• _Exercise instructions_
Read the entries below and pull out each line with the string "trap".

• _Entries supplied_
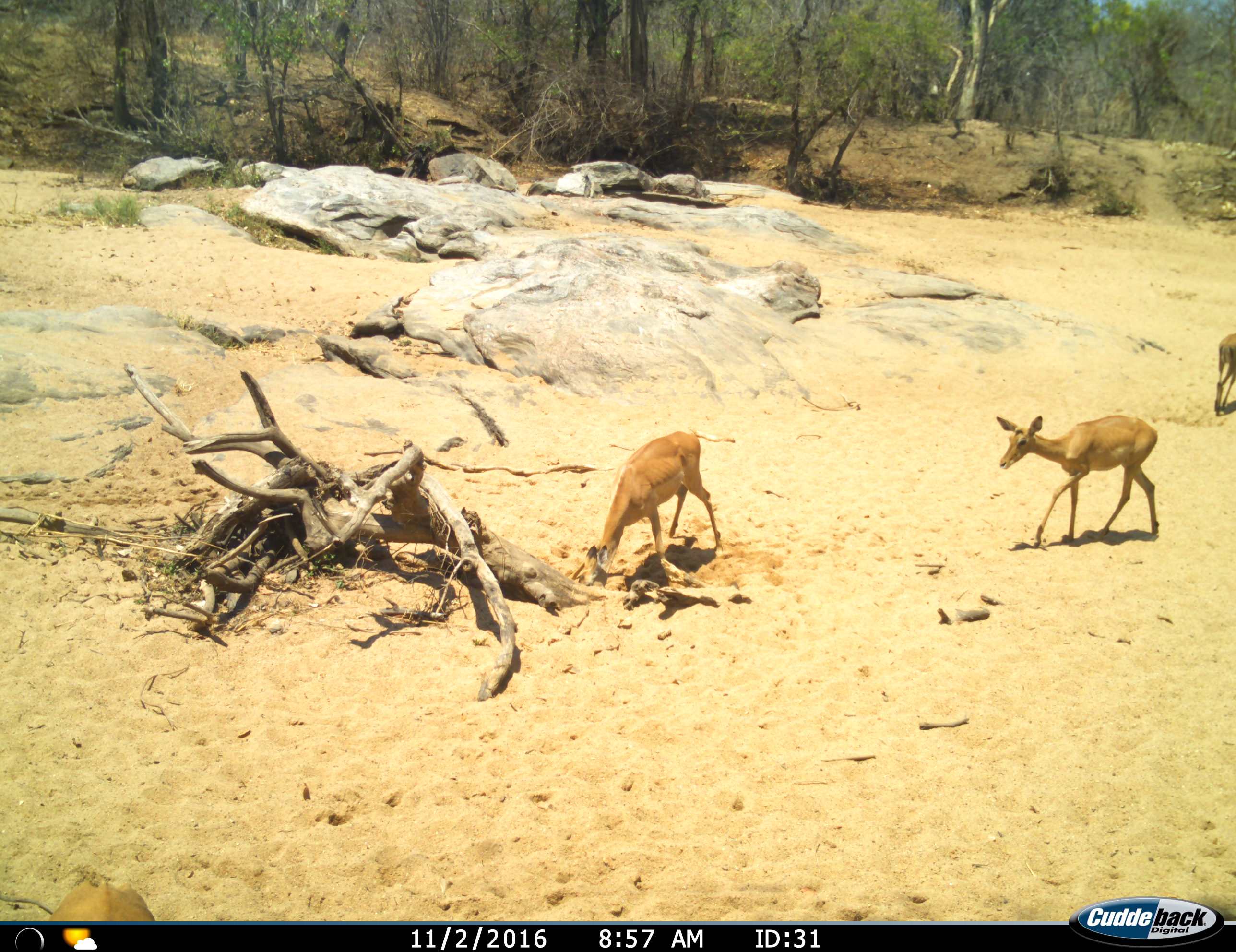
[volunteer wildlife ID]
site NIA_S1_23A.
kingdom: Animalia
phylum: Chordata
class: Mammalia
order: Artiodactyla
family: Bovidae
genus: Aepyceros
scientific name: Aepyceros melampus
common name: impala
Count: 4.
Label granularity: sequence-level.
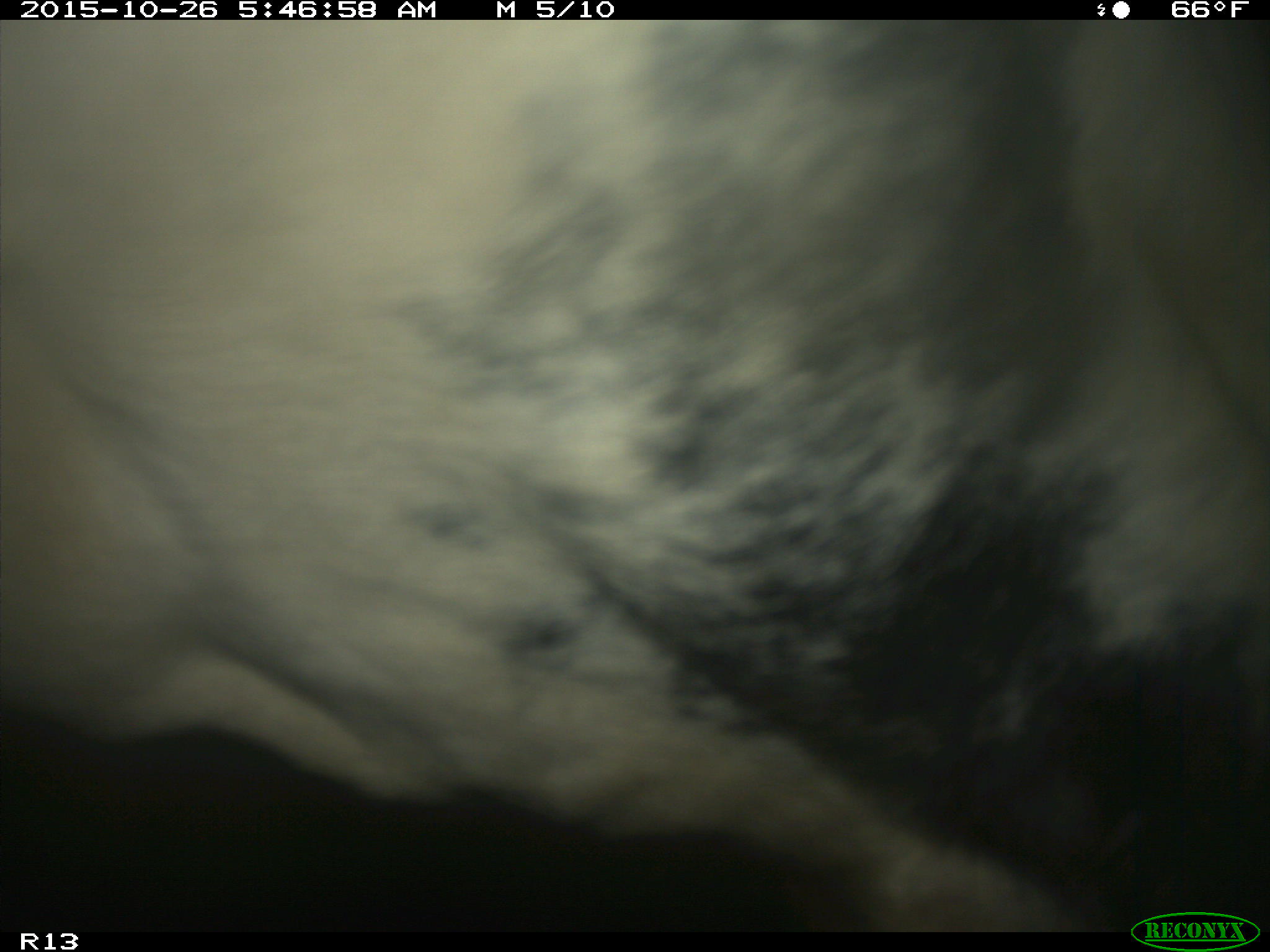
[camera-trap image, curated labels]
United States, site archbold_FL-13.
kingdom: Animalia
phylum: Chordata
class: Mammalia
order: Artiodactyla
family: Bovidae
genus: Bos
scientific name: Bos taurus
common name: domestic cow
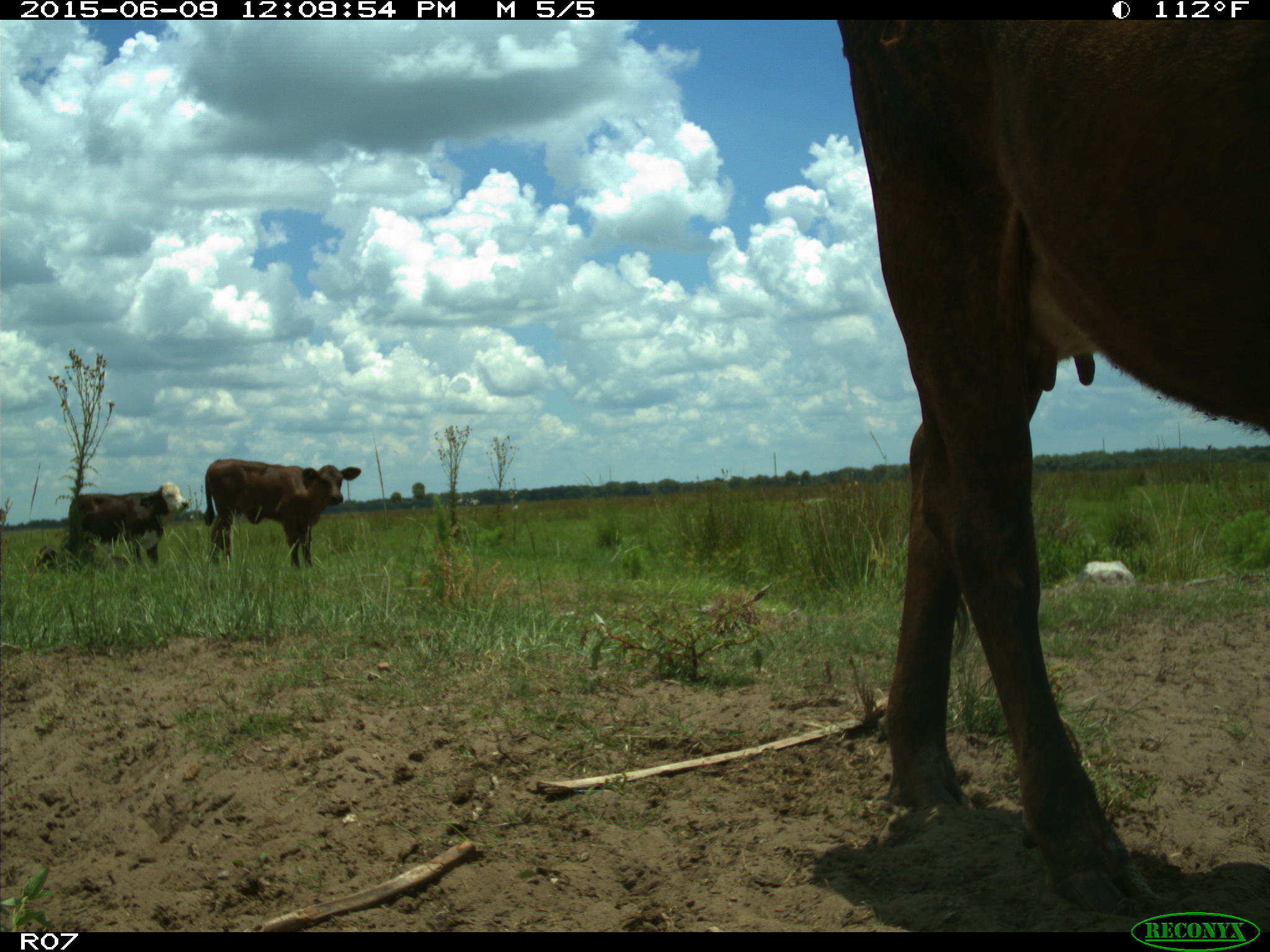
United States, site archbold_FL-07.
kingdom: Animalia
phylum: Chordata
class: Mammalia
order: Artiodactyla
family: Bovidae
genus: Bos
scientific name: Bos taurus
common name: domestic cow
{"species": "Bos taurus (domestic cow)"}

---

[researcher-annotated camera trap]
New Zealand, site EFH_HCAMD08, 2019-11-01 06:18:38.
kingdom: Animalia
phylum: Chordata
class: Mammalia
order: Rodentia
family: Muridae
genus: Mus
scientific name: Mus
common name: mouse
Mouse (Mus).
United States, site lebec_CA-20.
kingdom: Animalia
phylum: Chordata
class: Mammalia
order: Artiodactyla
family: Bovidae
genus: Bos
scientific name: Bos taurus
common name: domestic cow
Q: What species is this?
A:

• _Reply to the task_
[camera-trap image, curated labels]
[researcher-annotated camera trap]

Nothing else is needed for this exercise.